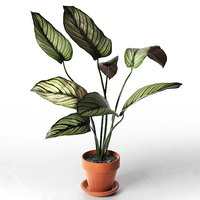 3D calathea ornata sanderiana pot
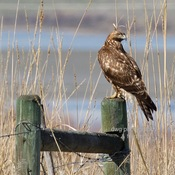 Red-tailed hawk,Osprey, Rough-legged hawk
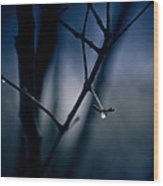The Rain Song Wood Print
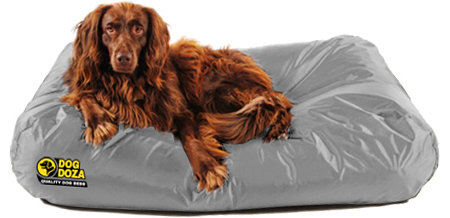 Active Waterproof Dog Bed Memory Foam Crumb Various Sizes & Colours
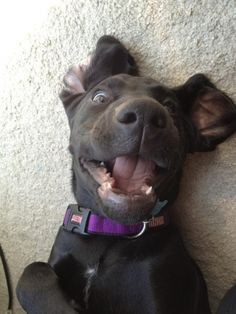 Belly rub = happiness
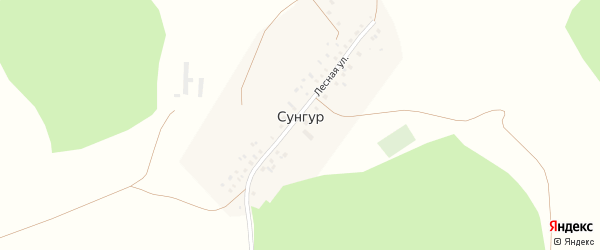 Лесная улица на карте деревни Сунгура с номерами домов
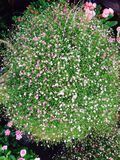 Flor gitana Foto de archivo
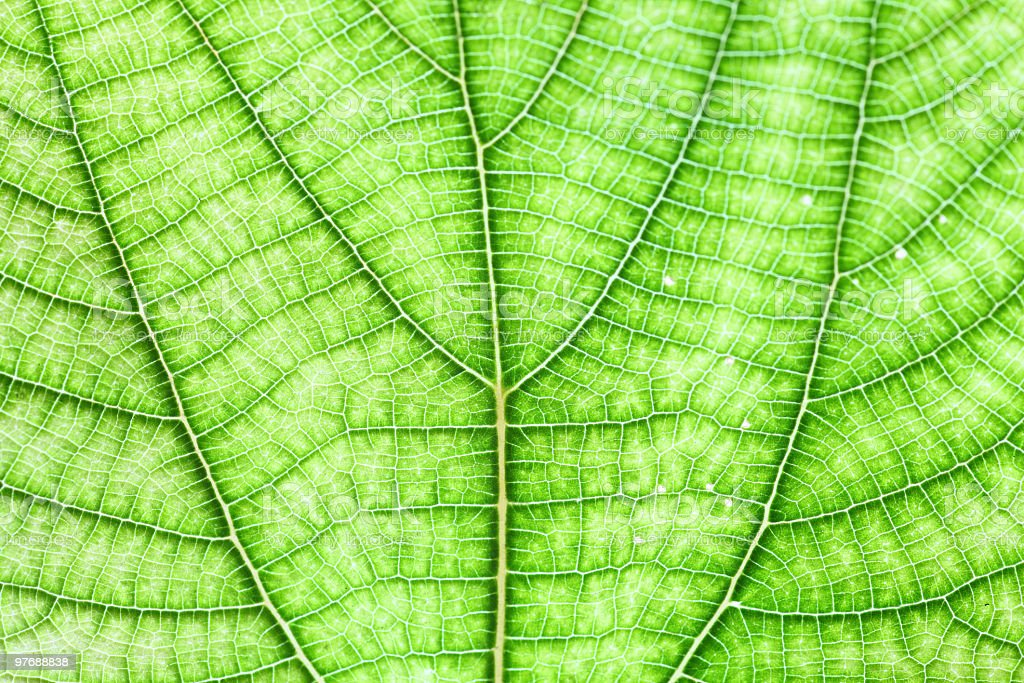 The big green leaf royalty-free stock photo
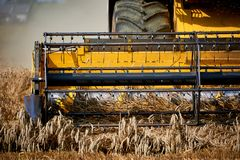 Harvester working on wheat field Stock Photo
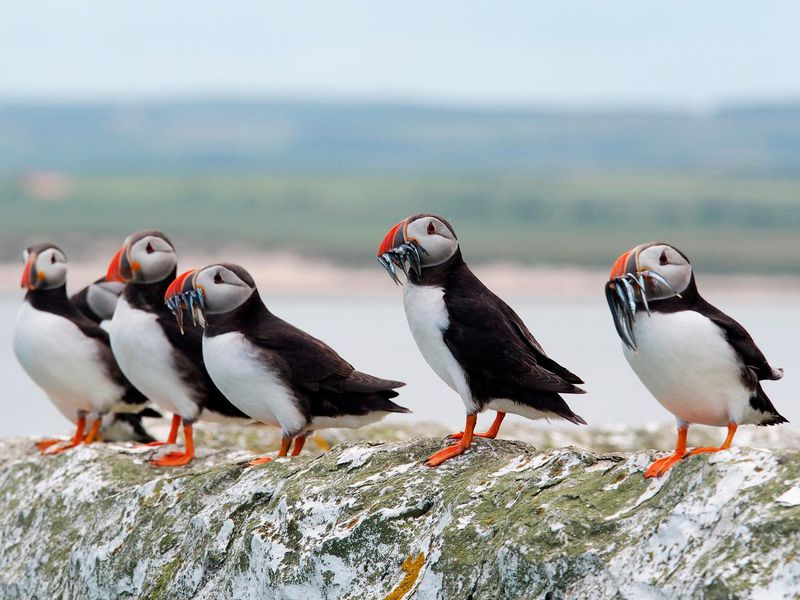 Puffin poo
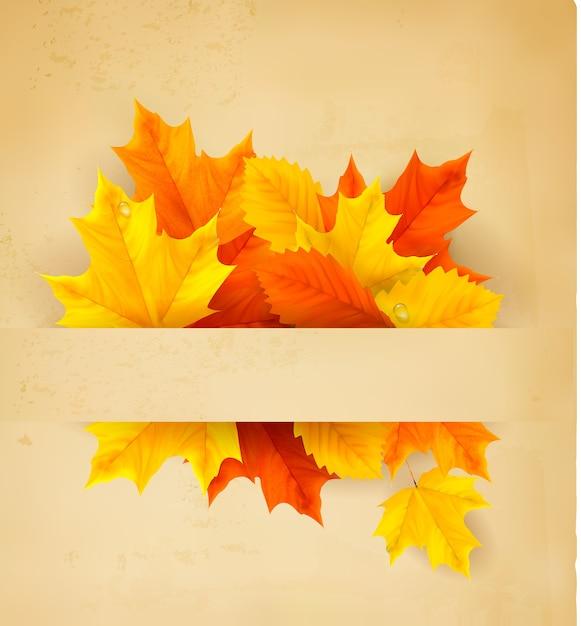 Coloridas hojas de otoño en un papel viejo fondo de regreso a la escuela Vector Premium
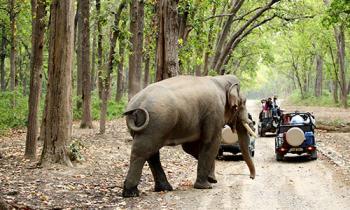 Uttarakhand Tours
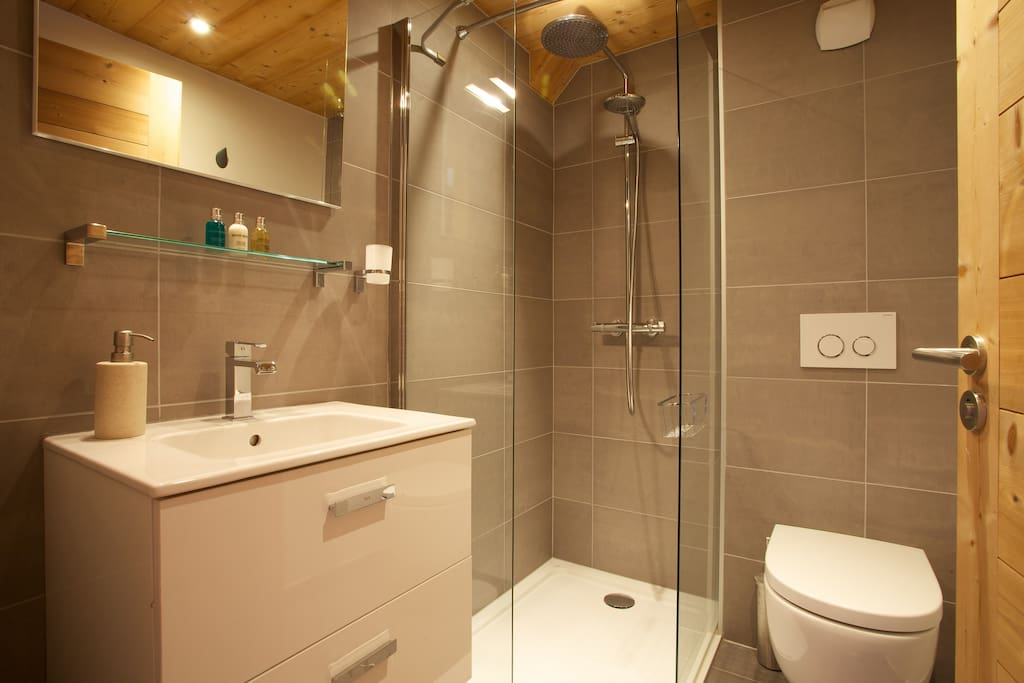 Ensuite shower room with rain shower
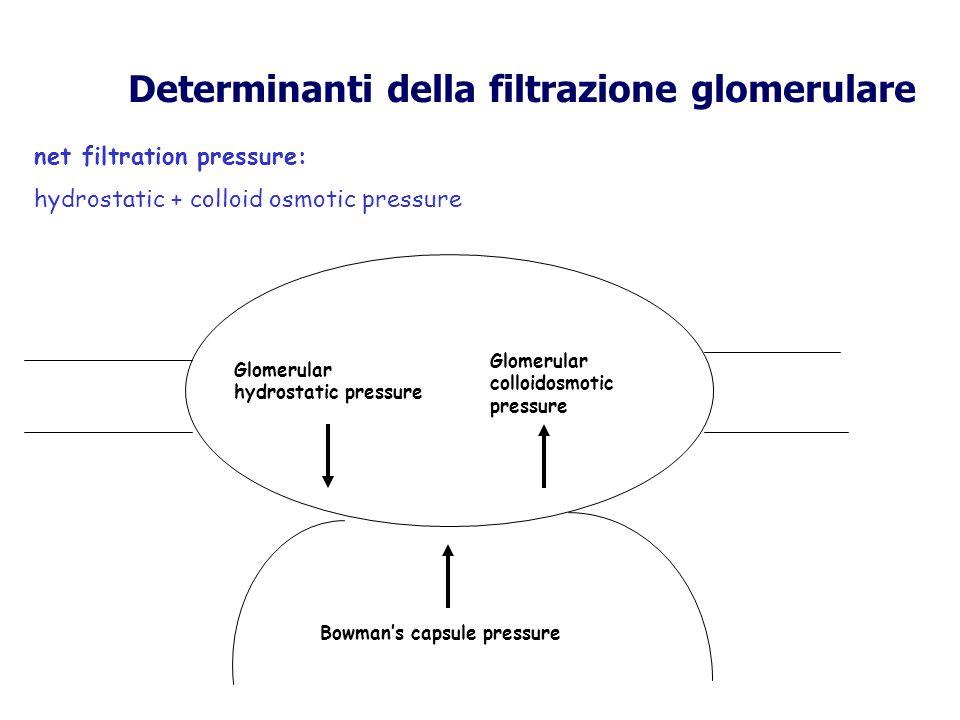 Determinanti della filtrazione glomerulare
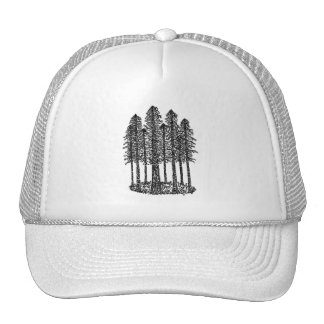 Anneau de cathédrale (croquis côtier de séquoias) casquette de camionneur
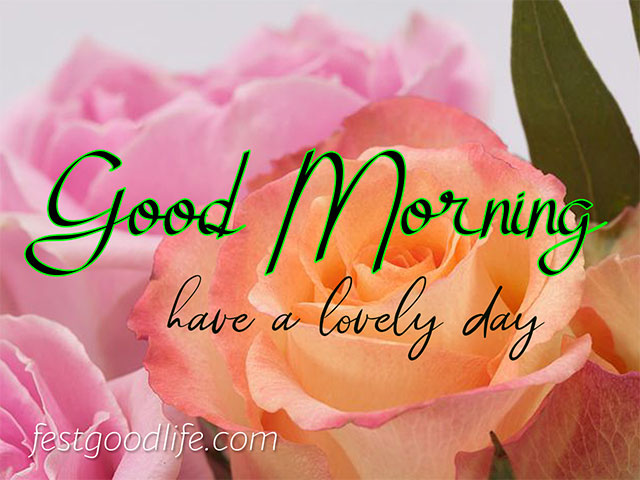 gulab good morning images download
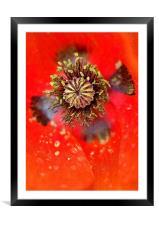 Poppy Head macro, Framed Mounted Print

- [Problem statement] Transcribe each record exactly as it stands, setting aside any pictures.

- [Exercise result]
 3D calathea ornata sanderiana pot
 Red-tailed hawk,Osprey, Rough-legged hawk
The Rain Song Wood Print
 Active Waterproof Dog Bed Memory Foam Crumb Various Sizes & Colours
 Belly rub = happiness
 Лесная улица на карте деревни Сунгура с номерами домов
 Flor gitana Foto de archivo
 The big green leaf royalty-free stock photo
 Harvester working on wheat field Stock Photo
 Puffin poo
 Coloridas hojas de otoño en un papel viejo fondo de regreso a la escuela Vector Premium
 Uttarakhand Tours
 Ensuite shower room with rain shower
 Determinanti della filtrazione glomerulare
 Anneau de cathédrale (croquis côtier de séquoias) casquette de camionneur
 gulab good morning images download
 Poppy Head macro, Framed Mounted Print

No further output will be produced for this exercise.